# Houston (Atascocita) - Group needs tank for BBEG!



## AntiStateQuixote (Mar 11, 2011)

I play D&D with a great group of people. We've played together for years. We're short a body lately. Wanna play?

Qualifications (in no particular order; these are all important):
1. *Mature*: We're all over 30. We sometimes act like we're over 30. We prefer to hang out with people that do the same.
2. *Dependable*: We usually play on Saturday nights about 3 out of 4 weeks. We want someone who can commit to a fairly regular schedule. Of course real life comes first, but game time is important too.
3. *Willing to travel*: Unless you live near Atascocita, it's probably a long drive for you.
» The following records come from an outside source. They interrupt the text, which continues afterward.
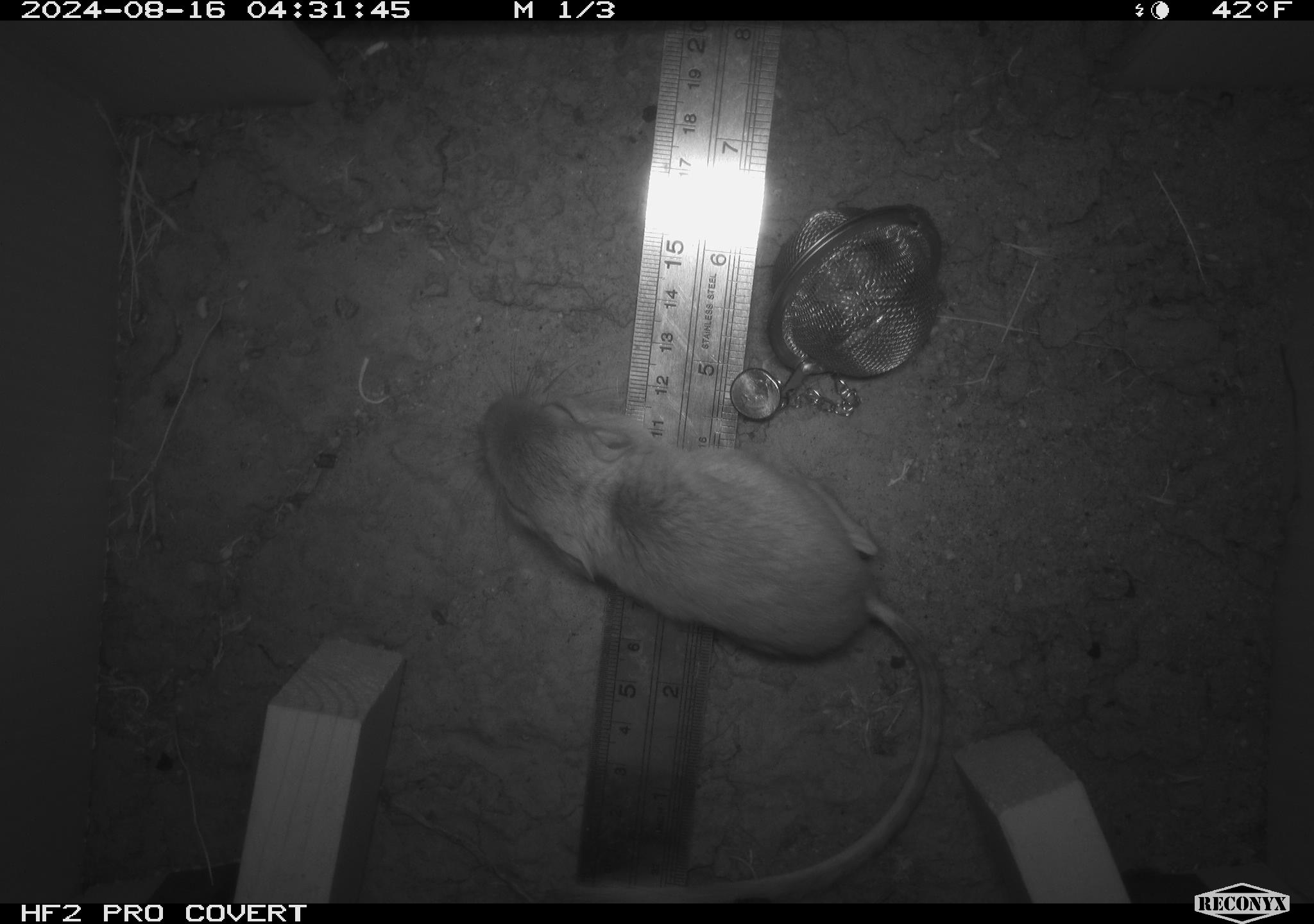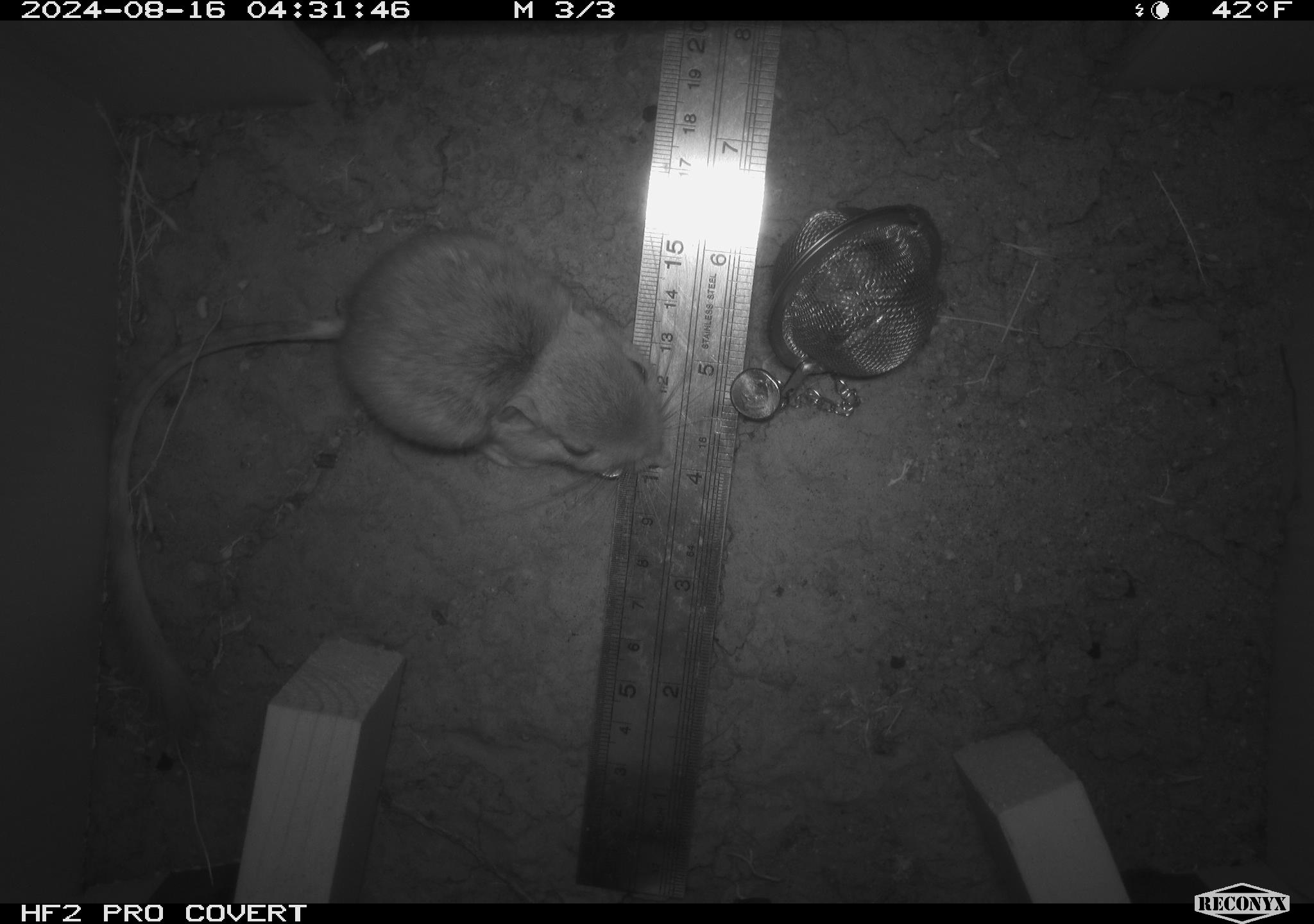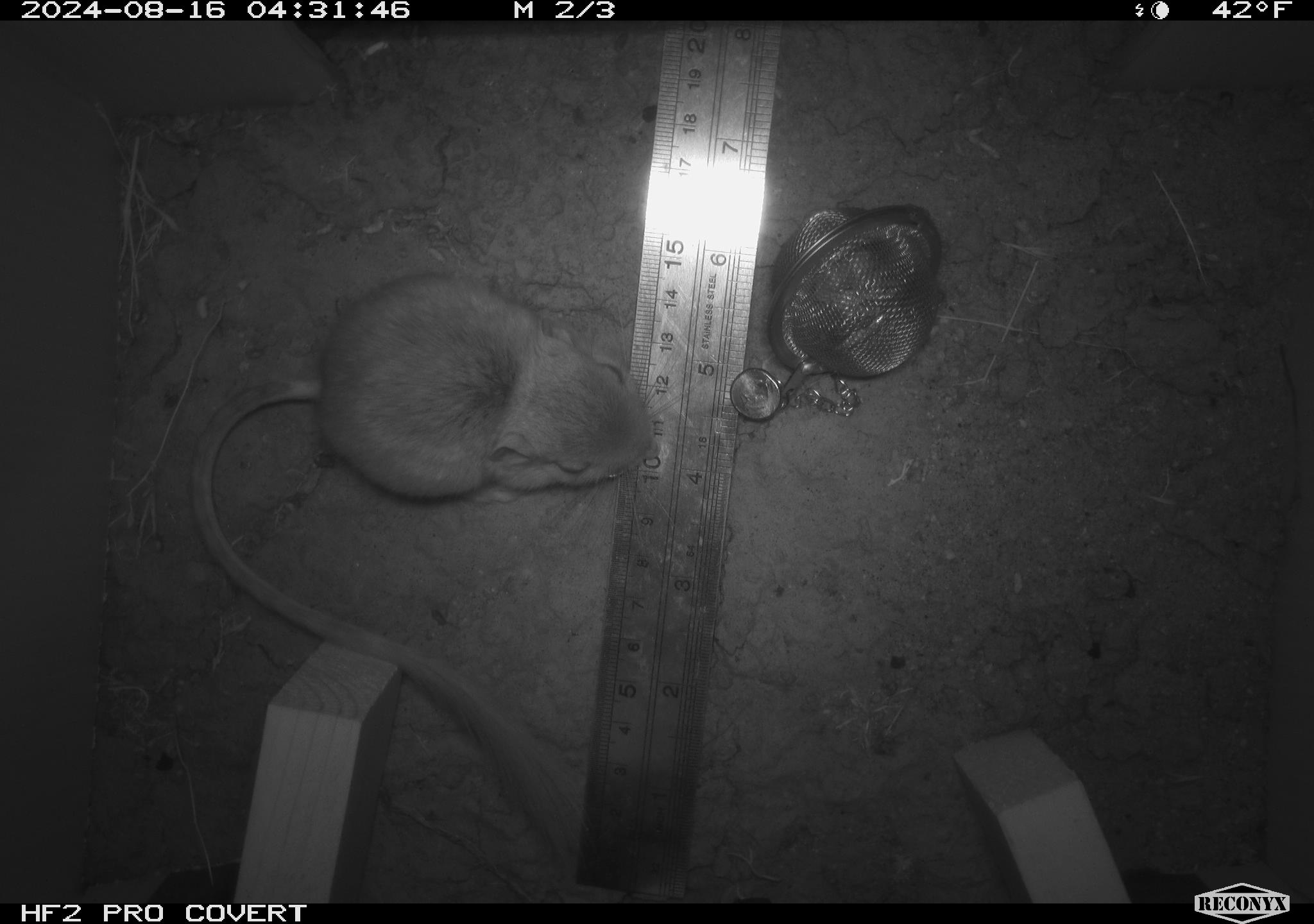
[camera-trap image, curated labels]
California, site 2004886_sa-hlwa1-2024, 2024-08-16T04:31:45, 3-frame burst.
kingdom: Animalia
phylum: Chordata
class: Mammalia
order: Rodentia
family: Heteromyidae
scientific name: Heteromyidae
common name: kangaroo rats and pocket mice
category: heteromyidae family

Are you willing to drive 30 miles NE of downtown?
4. *No anti-social behavior*: We're all friends. We do things together outside of the game. Our kids play together. If you're someone we would want to hang out with at a bar or at our kid's birthday party, you're probably someone we want in our game.

About Us
We play D&D 4e pretty much exclusively, although there's been talk of trying out Pathfinder for a future campaign. We do board games occassionally. We play Dominion sometimes. Game night is usually D&D. We have two primary DMs. I'm one of them. We like story focused campaigns that typically run 3 - 9 months. We do the combat. We do the skill challenges. Sometimes we even do the roleplay!


----------